Because I Could Not Stop For Death

Because I could not stop for Death,
He kindly stopped for me;
The carriage held but just ourselves
And Immortality.

We slowly drove, he knew no haste,
And I had put away
My labor, and my leisure too,
For his civility.
Emily Dickinson

I am trying to find a church that is hosting a Festival of Lessons and Carols.

I don't know when the Festival of Lessons and Carols became a part of my own, private Christmas celebration. Probably when I was in high school, in a choir, and we sang it. You are familiar with the liturgy for this celebration if you have heard Handel's Messiah.

In a supposedly joyous season, where every single thing has been a grind for us, where every single Christmas activity has made me want to duck for cover, where the sights and the sounds of the season remind me that I should have a 9 month old baby, and not an urn, I feel so terribly alone. In a room full of people, I am lonely.

About the only thing I was looking forward to was the Festival of Lessons and Carols our church was doing. It's not about my child or your child, it's about the Christ Child. It's about waiting and longing and celebration. Joy and repentance. It's about where I was at this year. It's about reconnecting to tradition. To the roots of my faith.

Except, not this year, at my church. This year, it's an advent pageant. With a set of parents and a brand new baby. A set of parents that in the 5 years we have been trying, have managed to have 3 kids. And suddenly the Festival of Lessons and Carols is almost entirely about children - the lack of children, other people's children, and quite without realizing or intending, our Church has left Mr. Spit and I behind. It's no one's fault, no one did anything wrong, it is simply what it is.

We were thankful for the advance warning, thankful for the person who warned us about the new parents and new baby, not sure if this would affect us. And while I might like to rage about a "kindergartenopoly" or to talk about the need to be sensitive to those who have something other than the traditional family, it won't change anything, and I'm not sure that anyone could change anything.

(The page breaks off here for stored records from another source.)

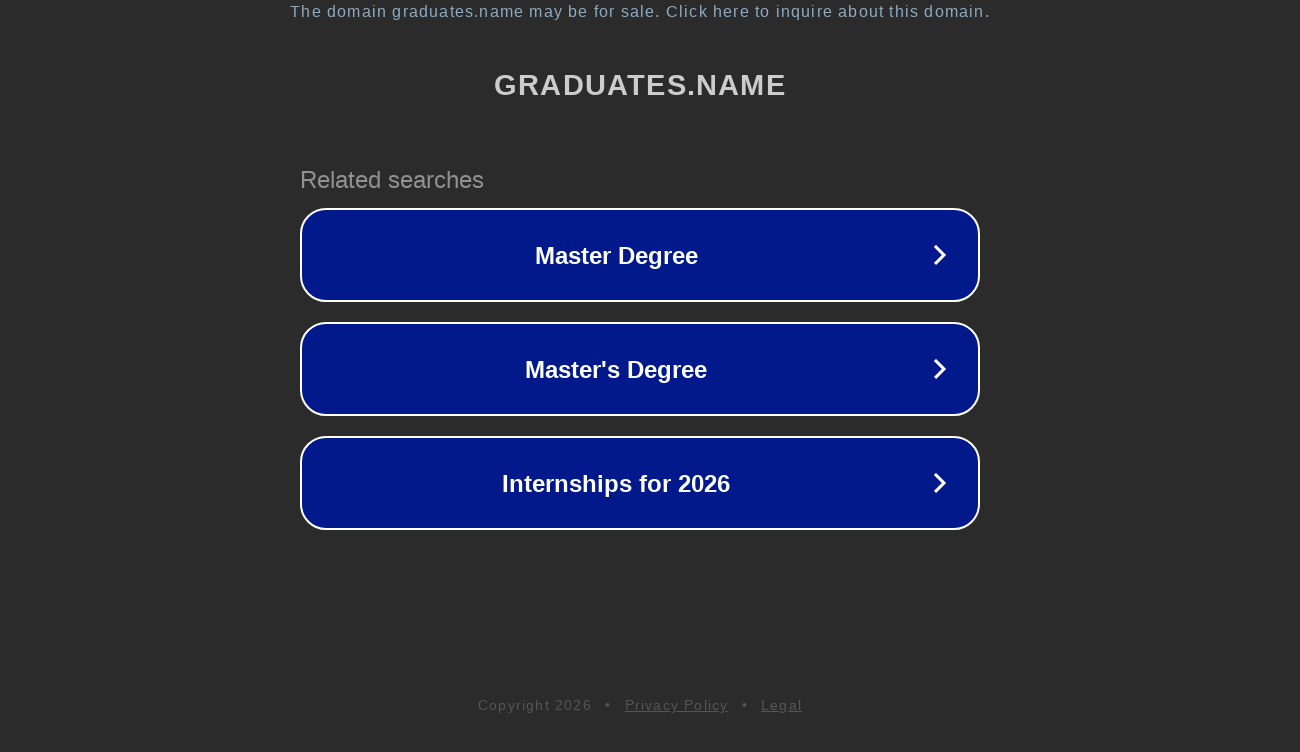

--- FILE ---
content_type: text/html; charset=utf-8
request_url: https://graduates.name/country-it-3144
body_size: 1062
content:
<!doctype html>
<html data-adblockkey="MFwwDQYJKoZIhvcNAQEBBQADSwAwSAJBANDrp2lz7AOmADaN8tA50LsWcjLFyQFcb/P2Txc58oYOeILb3vBw7J6f4pamkAQVSQuqYsKx3YzdUHCvbVZvFUsCAwEAAQ==_WTz1d5Q5pdiovnGeYw7dt/iIT/Ev81a+5eBNUp+16oVyoIOA2Gt+36aJlbO5H+Sn7vsJiOTI17iYiVME3wWflA==" lang="en" style="background: #2B2B2B;">
<head>
    <meta charset="utf-8">
    <meta name="viewport" content="width=device-width, initial-scale=1">
    <link rel="icon" href="[data-uri]">
    <link rel="preconnect" href="https://www.google.com" crossorigin>
</head>
<body>
<div id="target" style="opacity: 0"></div>
<script>window.park = "[base64]";</script>
<script src="/bggCQFbwQ.js"></script>
</body>
</html>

But we are left: tired, beleaguered, defeated, unwelcome. We will stay home again, as we did on Mother's Day, Father's Day, as we did when we knew a new father would be introducing his child. I will forgo a thing I love, because it has been altered past my understanding, into a source of great pain.

I have tried to make this blog post something other than it is. I have tried to find a lesson, a moral, even a witty observation. I have tried to find something good in this situation.

And I have nothing. I have the memory of driving home last Sunday, looking at Mr. Spit and shrugging. "I guess we aren't going to church next weekend". I am left with the same thoughts running through my head.

The death of Gabriel was hard, but it was only the beginning of hard. I have given up my hopes, my dreams, my belief in a certain kind of future. I have accepted that I will always be, even just a little bit, sad. I have accepted that I am a pariah of sorts, both in a church filled with children, and with my other relationships. It turns out that against all odds, people are convinced that dead baby is catching.

I have accepted that grief is a thing that takes just a bit from us each day, asking us, reminding us, forcing us to surrender a bit more of our hearts each time it comes to call.

And honestly? I'm mad and tired. This post is sad and pathetic and decidedly whinge-y. This was the one thing I wanted. You could keep your presents and your turkey and too many people, and Christmas parties and the lights on my house. You could keep watching the Sound of Music and listening to the Queen's message on the radio and making tourtiere on Christmas eve.

All I wanted was the Festival of Lessons and Carols. All I wanted was Once in Royal David's City and the words of John, about my Lord becoming flesh and words. All I wanted was to sing in the Bleak Midwinter and to hear about people walking in darkness seeing a great light.

I'm tired of death stopping for Mr. Spit and I.